OMES beantwoordde reeds grotendeels aan de richtlijnen beschreven in MONEOS. Ruimtelijk en temporeel schoot het programma echter af en toe te kort. Zo werd de Rupel ondermaats bemonsterd en was de frequentie van staalname in de zomerperiode ontoereikend om algenbloei goed op te volgen. Daarom werden vanaf januari 2009 volgende aanpassingen doorgevoerd.
- Elke monitoringscampagne wordt opgedeeld in 3 vaardagen, telkens een maandag (Beneden Zeeschelde), dinsdag (Rupel) en woensdag (Boven Zeeschelde). Een overzicht van de stations en de verdeling over de diverse vaardagen wordt gegeven in de tabel.
- Dag 1: vertrek te Antwerpen, afvaart tot station Grens en vanaf daar opvarend meten tot Temse. Terugvaart naar Antwerpen.

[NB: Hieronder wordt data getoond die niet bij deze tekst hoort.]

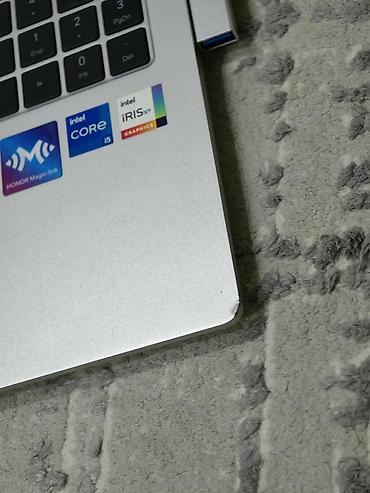 Ноутбуки HONOR: HONOR MagicBook (серия с Intel Core и графикой Intel Iris Xe) - Экран — 5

- Dag 2: vertrek te Boom, opvaren tot Dijle en Netemonding. Afvarend meten tot Rupelmonde. Vanaf daar opvarend meten tot Baasrode en terugkeer per minibus naar Boom.

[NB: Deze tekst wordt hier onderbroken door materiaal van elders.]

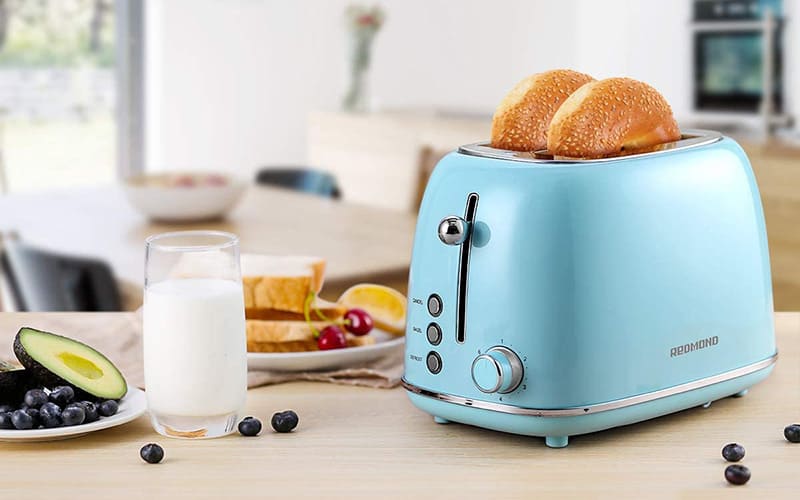 Best Toasters – Buyer’s Guide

- Dag 3: Vertrek te Dendermonde, opvarend meten tot Melle. Terugvaart naar Dendermonde.
Code | Lokatie Schelde | Herkenningspunt | km tov. monding | campagne 1 | campagne 2 | Ship |
1 | grens | boei 87 | 58 | dag 1 | dag 1 | Scheldewacht |
2 | Liefkenshoek | boei 92 | 63 | dag 1 | dag 1 | Scheldewacht |
3 | Punt van Melsele | boei 105 | 72 | dag 1 | dag 1 | Scheldewacht |
4 | Antwerpen | ter hoogte van het Steen | 79 | dag 1 | dag 1 | Scheldewacht |
5 | Kruibeke | Veerpont | 85 | dag 1 | dag 1 | Scheldewacht |
5b | Bazel | Veer | 89 | dag 1 | dag 1 | Scheldewacht |
6 | Steendorp | ter hoogte van de kerk | 94 | dag 1 | dag 1 | Scheldewacht |
7 | Temse | brug | 98 | dag 1 | dag 1 | Scheldewacht |
13 | Lippenbroek | ter hoogte van GGG | 103 | dag 2 | dag 2 | Scaldis I |
14 | Baasrode | Veerponton | 113 | dag 2 | dag 2 | Scaldis I |
18 | Dendermonde | ponton Afd. Zeeschelde | 122 | dag 3 | dag 3 | Scaldis I |
19 | Sint Onolfs | ‘bocht van Damme’ | 125 | dag 3 | dag 3 | Scaldis I |
20 | Appels | veerpont | 128 | dag 3 | dag 3 | Scaldis I |
21 | Uitbergen | baanbrug | 140 | dag 3 | dag 3 | Scaldis I |
22 | Wetteren | baanbrug | 145 | dag 3 | dag 3 | Scaldis I |
23 | Melle | baanbrug | 151 | dag 3 | dag 3 | Scaldis I |
Lokatie Zijrivier | Herkenningspunt | km tov. monding | campagne 1 | campagne 2 | schip | |
8 | Niel (Rupel) | Loskade | 94 | dag 2 | dag 2 | Scaldis I |
9 | Boom (Rupel) | veer | 98 | dag 2 | dag 2 | Scaldis I |
10 | Terhagen (Rupel) | kerk | 102 | dag 2 | dag 2 | Scaldis I |
11 | Beneden-Nete | Tussen Brug E19 – N1 | 105 | dag 2 | dag 2 | Scaldis I |
12 | Dijle estuarien | voetgangersbrug | 104 | dag 2 | dag 2 | Scaldis I |
Boundaries | Herkenningspunt | km tov. monding | campagne 1 | campagne 2 | schip | |
17 | Haven | Zandvliet dokzijde sluis | 65 | VMM staalname | Ecobe staalname | - |
26 | Durme | voetveer Tielrode | 114,2 | VMM staalname | Ecobe staalname | - |
25 | Dender | tijhut achter Scheldesluis te Appels | 136 | VMM staalname | Ecobe staalname | - |
24 | Bovenschelde | sluizencomplex Merelbeke | 167 | VMM staalname | Ecobe staalname | - |
27 | Dijle | VMM punt | 105 | VMM staalname | Ecobe staalname | - |
28 | Zenne | VMM punt | 105 | VMM staalname | Ecobe staalname | - |
15 | Grote Nete | VMM punt | VMM staalname | Ecobe staalname | - | |
16 | Kleine Nete | VMM punt | VMM staalname | Ecobe staalname | - |
- In de zomerperiode word de frequentie van meten verhoogd van eens per maand naar tweemaal per maand, met als doel de algenbloei en andere biologische fenomenen beter in kaart te brengen. Concreet betreft het de periode van (april) mei tot en met september.